Extracted records
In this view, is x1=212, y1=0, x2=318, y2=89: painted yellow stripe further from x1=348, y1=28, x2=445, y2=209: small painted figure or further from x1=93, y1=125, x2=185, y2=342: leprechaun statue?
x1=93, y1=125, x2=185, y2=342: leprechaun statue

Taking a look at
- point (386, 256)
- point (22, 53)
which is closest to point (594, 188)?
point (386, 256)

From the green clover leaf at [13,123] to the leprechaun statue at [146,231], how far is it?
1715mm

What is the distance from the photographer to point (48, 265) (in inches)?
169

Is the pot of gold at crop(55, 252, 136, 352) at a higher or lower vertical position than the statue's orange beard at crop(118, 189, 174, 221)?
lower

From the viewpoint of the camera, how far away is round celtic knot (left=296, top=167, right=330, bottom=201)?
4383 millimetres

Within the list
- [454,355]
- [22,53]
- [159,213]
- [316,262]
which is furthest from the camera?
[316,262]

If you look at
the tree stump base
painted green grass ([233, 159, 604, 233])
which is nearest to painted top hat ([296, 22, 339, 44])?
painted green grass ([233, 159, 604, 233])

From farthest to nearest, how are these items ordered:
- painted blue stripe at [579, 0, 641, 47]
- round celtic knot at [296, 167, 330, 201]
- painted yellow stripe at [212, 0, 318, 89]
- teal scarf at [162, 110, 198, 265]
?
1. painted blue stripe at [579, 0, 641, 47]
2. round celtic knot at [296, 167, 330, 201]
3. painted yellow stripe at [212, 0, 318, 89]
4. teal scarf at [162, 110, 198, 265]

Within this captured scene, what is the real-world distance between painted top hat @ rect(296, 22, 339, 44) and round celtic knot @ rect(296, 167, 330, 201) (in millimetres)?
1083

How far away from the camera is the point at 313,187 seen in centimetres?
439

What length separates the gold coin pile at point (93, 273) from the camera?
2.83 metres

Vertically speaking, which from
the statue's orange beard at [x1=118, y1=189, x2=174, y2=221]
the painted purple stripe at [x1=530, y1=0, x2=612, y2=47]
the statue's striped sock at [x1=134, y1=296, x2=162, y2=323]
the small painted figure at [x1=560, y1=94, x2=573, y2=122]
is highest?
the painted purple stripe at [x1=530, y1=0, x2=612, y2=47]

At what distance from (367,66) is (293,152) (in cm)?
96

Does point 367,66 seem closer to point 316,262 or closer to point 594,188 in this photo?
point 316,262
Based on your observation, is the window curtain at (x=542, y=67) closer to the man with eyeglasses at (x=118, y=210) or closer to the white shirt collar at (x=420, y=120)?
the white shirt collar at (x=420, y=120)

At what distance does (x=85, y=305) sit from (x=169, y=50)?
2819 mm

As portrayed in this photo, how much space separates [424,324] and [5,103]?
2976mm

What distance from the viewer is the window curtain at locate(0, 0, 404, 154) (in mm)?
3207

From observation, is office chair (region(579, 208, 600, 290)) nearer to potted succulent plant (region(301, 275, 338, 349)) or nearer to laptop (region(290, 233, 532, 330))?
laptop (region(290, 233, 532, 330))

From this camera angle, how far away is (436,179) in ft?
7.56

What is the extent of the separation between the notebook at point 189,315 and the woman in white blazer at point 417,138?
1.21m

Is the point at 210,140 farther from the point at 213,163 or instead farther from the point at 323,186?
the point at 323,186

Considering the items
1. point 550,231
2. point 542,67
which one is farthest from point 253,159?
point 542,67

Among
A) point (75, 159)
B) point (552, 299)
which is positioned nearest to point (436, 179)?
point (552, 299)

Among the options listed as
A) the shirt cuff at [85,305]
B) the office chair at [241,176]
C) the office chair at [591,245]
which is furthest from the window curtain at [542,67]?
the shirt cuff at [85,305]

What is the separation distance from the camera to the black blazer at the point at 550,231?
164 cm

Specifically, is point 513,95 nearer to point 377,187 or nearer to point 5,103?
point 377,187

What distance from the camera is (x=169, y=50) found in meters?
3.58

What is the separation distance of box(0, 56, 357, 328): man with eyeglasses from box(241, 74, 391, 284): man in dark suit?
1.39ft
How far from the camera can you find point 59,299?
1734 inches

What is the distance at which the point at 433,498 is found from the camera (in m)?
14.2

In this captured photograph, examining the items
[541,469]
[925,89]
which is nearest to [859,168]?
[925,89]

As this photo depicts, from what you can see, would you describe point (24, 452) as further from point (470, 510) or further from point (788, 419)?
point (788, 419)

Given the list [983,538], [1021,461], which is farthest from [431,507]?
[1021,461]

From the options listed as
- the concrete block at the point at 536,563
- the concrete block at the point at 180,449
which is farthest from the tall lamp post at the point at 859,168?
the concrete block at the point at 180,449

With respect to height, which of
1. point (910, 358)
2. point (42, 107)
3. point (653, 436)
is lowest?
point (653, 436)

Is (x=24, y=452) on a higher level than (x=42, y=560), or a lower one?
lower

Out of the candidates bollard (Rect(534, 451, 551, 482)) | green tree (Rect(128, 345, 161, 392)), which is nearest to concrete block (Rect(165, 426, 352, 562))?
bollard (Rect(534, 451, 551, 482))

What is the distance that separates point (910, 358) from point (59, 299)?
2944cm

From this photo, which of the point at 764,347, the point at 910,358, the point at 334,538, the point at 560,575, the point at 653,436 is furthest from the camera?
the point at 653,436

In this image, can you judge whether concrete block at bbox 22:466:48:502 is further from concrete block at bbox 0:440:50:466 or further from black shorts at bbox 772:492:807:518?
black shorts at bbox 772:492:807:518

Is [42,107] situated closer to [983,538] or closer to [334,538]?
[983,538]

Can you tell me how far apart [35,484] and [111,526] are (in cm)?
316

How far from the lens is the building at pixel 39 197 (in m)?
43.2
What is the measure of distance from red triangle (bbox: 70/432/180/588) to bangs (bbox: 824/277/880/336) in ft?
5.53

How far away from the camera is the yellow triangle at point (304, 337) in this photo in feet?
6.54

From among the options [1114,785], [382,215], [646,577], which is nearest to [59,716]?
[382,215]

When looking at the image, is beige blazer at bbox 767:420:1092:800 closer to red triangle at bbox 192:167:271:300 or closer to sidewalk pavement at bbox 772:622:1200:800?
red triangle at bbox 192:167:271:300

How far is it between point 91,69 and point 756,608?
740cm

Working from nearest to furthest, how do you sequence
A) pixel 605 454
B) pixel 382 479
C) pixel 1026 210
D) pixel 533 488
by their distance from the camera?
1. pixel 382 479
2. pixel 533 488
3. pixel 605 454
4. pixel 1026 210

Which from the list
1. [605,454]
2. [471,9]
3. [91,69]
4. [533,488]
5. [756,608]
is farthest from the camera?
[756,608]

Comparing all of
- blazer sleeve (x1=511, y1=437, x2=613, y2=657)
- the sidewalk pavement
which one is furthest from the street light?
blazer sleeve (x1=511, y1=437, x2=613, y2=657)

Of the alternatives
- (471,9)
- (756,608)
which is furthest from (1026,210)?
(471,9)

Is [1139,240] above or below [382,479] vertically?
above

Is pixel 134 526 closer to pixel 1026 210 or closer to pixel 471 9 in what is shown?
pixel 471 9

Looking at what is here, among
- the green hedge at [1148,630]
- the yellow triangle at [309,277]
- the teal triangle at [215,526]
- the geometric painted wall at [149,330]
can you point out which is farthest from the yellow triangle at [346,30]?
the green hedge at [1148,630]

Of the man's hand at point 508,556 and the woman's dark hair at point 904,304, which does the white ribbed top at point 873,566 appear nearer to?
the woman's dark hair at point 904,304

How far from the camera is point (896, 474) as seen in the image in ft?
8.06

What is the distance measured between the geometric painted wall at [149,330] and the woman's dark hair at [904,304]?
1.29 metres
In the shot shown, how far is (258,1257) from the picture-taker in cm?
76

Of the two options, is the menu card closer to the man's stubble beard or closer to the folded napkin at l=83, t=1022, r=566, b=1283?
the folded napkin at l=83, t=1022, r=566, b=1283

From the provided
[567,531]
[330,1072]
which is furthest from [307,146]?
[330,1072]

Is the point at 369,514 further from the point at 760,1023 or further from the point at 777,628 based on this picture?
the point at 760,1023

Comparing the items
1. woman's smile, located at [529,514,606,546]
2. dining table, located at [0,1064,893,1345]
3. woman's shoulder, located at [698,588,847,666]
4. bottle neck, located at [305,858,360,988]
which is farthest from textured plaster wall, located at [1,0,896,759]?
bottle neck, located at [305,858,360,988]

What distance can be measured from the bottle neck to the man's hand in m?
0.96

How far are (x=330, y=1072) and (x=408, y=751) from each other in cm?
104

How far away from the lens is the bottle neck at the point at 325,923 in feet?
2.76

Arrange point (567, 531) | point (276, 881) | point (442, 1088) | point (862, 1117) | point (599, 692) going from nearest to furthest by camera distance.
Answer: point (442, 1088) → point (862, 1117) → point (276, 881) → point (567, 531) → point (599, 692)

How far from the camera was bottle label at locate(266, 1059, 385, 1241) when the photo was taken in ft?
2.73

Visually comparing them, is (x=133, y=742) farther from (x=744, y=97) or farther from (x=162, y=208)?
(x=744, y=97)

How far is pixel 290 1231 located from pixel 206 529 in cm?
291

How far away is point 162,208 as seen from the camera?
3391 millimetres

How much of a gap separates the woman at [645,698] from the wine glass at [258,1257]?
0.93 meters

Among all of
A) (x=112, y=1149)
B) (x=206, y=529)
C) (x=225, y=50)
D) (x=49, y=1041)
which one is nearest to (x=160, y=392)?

# [EXERCISE TASK]
From the data above, pick out every line that contains the word "laptop" and copy each one out.

# [RESULT OF THIS EXERCISE]
From observation, is office chair (region(579, 208, 600, 290)) nearer to potted succulent plant (region(301, 275, 338, 349)) or nearer to laptop (region(290, 233, 532, 330))?
laptop (region(290, 233, 532, 330))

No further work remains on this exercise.